• _Task input_:
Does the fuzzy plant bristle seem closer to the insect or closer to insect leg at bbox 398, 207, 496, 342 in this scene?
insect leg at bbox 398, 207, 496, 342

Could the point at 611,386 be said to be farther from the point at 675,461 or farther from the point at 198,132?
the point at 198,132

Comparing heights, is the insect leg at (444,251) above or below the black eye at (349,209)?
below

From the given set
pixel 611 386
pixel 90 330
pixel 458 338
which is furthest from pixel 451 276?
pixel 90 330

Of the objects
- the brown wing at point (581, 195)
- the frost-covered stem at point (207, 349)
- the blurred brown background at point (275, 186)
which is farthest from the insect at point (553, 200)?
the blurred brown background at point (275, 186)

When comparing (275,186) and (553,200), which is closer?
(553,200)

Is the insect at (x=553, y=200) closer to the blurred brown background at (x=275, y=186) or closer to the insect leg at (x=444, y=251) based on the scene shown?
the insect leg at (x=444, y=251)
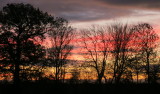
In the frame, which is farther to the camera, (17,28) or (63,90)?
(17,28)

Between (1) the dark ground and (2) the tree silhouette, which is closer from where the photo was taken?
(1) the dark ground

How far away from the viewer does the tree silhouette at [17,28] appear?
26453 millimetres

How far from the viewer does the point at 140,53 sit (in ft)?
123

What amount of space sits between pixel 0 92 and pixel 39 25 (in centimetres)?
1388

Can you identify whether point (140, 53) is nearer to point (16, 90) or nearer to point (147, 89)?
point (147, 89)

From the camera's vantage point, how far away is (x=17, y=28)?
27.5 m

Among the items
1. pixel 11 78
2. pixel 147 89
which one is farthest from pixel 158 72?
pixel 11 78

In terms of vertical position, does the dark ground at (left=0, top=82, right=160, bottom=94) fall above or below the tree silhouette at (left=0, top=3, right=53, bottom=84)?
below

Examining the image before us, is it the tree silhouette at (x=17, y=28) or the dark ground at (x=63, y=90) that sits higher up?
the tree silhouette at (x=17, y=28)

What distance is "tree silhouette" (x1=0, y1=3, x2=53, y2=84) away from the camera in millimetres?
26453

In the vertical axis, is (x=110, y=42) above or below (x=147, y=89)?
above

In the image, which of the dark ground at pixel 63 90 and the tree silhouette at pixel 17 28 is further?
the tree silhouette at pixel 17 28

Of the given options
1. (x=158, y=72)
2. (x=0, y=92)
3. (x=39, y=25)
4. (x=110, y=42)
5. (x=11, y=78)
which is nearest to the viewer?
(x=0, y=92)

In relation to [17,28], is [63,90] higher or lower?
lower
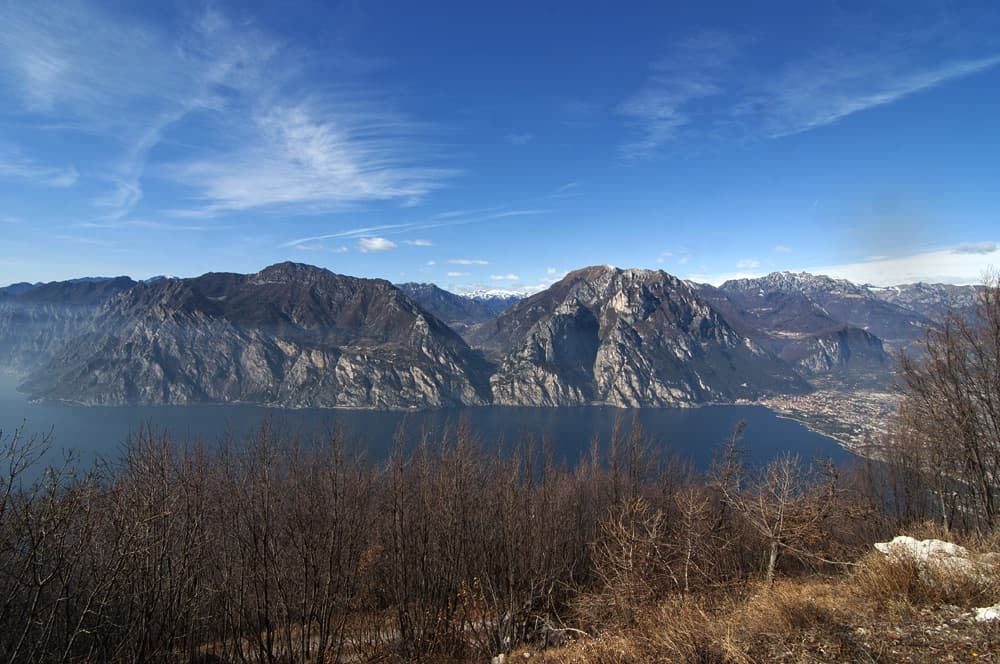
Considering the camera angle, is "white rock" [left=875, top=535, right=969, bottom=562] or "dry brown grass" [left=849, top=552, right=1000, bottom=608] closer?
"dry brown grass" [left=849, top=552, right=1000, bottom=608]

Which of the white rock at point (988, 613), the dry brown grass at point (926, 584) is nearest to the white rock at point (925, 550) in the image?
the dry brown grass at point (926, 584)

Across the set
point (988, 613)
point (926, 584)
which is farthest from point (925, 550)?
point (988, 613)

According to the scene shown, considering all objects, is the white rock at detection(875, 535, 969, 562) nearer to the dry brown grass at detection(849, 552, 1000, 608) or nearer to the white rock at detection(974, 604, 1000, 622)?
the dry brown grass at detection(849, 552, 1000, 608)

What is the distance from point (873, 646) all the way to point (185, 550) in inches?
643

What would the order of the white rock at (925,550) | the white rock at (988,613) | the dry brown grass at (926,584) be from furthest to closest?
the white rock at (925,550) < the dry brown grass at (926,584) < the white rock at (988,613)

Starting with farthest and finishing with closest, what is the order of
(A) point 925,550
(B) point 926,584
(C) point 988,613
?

• _What you have to do_: Convert the entries into a Markdown table with two columns, Row and Text. Begin at the line that contains "Starting with farthest", stop after the last line of the entries, and number each nonblank line in Row.

• _Solution to the exercise_:
| Row | Text |
|---|---|
| 1 | Starting with farthest and finishing with closest, what is the order of |
| 2 | (A) point 925,550 |
| 3 | (B) point 926,584 |
| 4 | (C) point 988,613 |
| 5 | ? |